We decided to mask-up for our first "live" movie experience since the pandemic began. We are six-months away from the bivalent booster and have not gotten any younger. In other words, we are still in the (triaged) vulnerable population. Ironically, my husband is more protected than I am having had a 2nd bout with Covid just before Thanksgiving, as reported here. Despite optimal exposure, I did not get it, which is a good sign of something—the miracle vaccines, my own health, perhaps. Jim was put on Paxlovid, did well, and now has a load of new antibodies. 

 

Driving thirty minutes on dark, country roads, the GPS in and out of satellite connection, we did okay, but then got lost in the Hudson Valley Mall, a ghost mall, one empty store after another. I remembered that the movie complex was at the back somewhere next to what is now an abandoned SEARS, its sign stripped naked to a shadow. How desolate the mall looked, a dystopian remnant of a bustling hub. So much has changed since the pandemic began: where and how we work, where and how we shop, how we socialize, friends, family, co-workers, partners who have died either from Covid, or because of Covid.

 

The lobby of the complex—more than a dozen cinemas—was busy, the smell of popcorn welcoming. Our daughter and son-in-law arrived and we headed into the theater. I put on my mask, but no one else in our small party did, not even my husband, though we had discussed protocol.
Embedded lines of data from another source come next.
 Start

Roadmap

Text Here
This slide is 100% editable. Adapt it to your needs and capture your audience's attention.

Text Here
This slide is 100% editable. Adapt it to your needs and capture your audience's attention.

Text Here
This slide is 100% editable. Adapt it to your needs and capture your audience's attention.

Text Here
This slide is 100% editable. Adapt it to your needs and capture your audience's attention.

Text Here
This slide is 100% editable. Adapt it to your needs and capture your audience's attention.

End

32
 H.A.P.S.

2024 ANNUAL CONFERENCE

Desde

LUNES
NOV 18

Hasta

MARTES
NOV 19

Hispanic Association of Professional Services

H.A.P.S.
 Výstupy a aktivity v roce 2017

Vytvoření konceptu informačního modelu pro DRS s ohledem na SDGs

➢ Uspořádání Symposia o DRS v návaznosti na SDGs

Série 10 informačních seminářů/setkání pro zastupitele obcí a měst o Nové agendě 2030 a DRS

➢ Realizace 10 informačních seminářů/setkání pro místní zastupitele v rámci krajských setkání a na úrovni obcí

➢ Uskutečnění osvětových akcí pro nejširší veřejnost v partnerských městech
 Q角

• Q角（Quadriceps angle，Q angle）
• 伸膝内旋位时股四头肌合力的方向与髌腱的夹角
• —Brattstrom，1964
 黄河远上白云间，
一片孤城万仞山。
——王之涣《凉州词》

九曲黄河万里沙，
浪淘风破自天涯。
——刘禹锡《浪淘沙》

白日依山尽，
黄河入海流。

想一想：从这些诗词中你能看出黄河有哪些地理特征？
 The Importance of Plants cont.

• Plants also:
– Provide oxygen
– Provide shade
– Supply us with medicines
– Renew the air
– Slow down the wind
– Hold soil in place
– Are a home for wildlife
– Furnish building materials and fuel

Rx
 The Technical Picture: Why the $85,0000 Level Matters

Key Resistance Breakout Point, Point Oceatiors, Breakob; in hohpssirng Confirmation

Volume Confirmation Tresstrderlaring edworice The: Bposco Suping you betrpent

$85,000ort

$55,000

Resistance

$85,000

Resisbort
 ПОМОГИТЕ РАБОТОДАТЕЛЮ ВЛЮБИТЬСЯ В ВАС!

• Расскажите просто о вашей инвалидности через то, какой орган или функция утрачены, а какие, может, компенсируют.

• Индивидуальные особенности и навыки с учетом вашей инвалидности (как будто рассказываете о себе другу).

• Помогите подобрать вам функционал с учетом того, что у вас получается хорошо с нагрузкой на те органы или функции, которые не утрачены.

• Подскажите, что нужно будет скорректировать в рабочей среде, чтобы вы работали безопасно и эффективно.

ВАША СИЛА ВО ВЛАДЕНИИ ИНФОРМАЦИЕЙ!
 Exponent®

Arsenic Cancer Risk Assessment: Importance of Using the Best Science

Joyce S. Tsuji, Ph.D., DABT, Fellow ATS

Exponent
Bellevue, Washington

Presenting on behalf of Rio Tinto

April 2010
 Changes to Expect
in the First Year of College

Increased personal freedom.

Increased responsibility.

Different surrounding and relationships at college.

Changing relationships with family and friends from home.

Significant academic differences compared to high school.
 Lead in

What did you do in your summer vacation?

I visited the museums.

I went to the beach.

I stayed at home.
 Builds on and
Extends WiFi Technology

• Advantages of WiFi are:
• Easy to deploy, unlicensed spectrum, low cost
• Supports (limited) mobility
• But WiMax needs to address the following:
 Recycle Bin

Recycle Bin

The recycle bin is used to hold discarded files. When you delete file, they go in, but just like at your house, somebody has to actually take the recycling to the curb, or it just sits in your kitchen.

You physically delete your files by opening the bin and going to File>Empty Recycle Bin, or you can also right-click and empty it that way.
He's always been more casual than I, but he's also had Covid 2x, and now he was more protected, he reiterated. Was I being careful, overly fearful, or foolish? I suddenly felt hidden, outcast, more so when I realized that our assigned seats were next to unmasked strangers. We juggled our seating until I was at the end near the aisle and settled in to watch Avatar, a three-hour war movie masquerading as a fantasy. I decided to unmask, hope for the best, cross fingers, breathe in one direction only, and think about Charles Dickens' moral compass.

 

This post is dedicated to Ed's Jody and Rachel's Morgan.